Due to the coronavirus pandemic, all the offices, schools, and other organizations have shifted to video conferencing to communicate. And this increased a lot of user base for the services like Zoom.
Proofpoint published an analysis that they have found that credential phishing is used to get the account details of the user. In phishing, the hacker lies and attract the users towards him so they can share their account details easily.
The report says that hackers are using emails to target many sectors in the US. The email that the users are getting is like coming from an admin account such as Rouncube Admin or admin@servewebteam[.]gq, and its subject line is Zoom Account. The body of the mail is like the welcome user to Zoom, and also it sends a link to activate the account. The link will redirect the user to a generic webmail landing page where they asked the user to enter their credentials.
Proofpoint found one other phishing email that tries to attract the Zoom users with a message, i.e., missed meeting. This mail says that the user has missed his Zoom meeting, and they give a link by which the user can check his missed conference call. When the user clicks on the link, then it redirects the user to a Zoom page, which looks like an official but, it isn’t. Proofpoint said that it is a spoofed Zoom page. The page asked the user to enter their credentials.
A small campaign targets the manufacturing, industrial, marketing/advertising, technology, IT, and construction companies are trying to affect the users with ServLoader/NetSupport remote access Trojans. The mail thanks to the users for replying to a fake RFQ (Request for Quotation) and allows them to have a Zoom call.
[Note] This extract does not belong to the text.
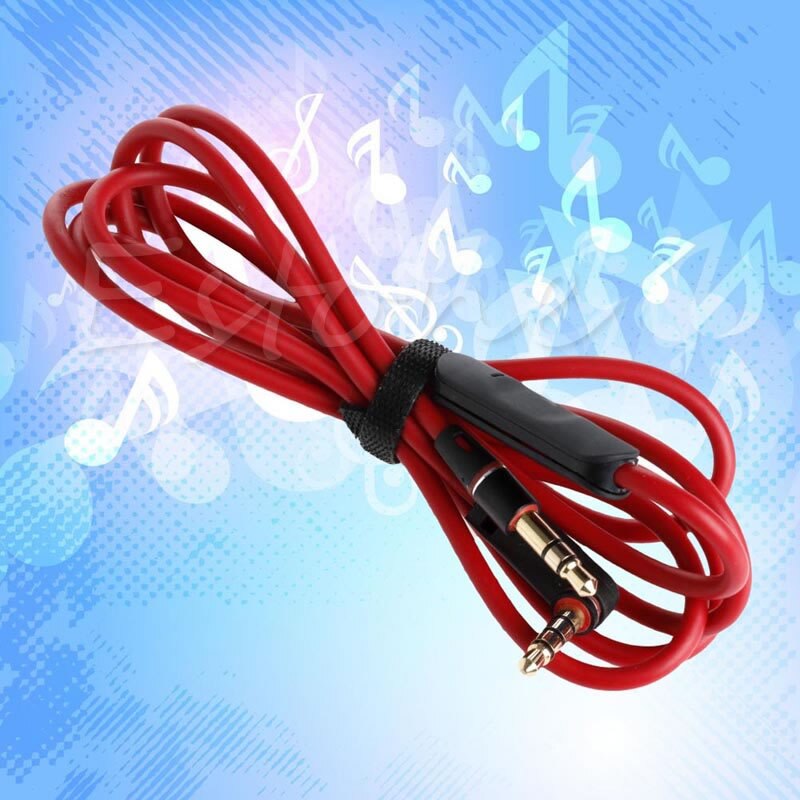 Replacement Audio Control Talk Cable Wire Cord for Beats Solo HD Studio Pro Mixr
The mail has the different subject lines such as [Company] Meeting canceled – Could we do a Zoom call, [Company] – I won’t make it to Arizona – Could we talk over Zoom?, The [Company] – I won’t make it to Tennessee – Can we talk over Zoom? and many more.
A large agricultural firm got an attachment that asked it to enable macros after that a ServLoader PowerShell script is completed. Then it installs the NetSupport, a remote-control application.
The people using video conferencing as a means of communication should know that the threats about their privacy and security are increasing. The latest threat is not because of the Zoom mistake.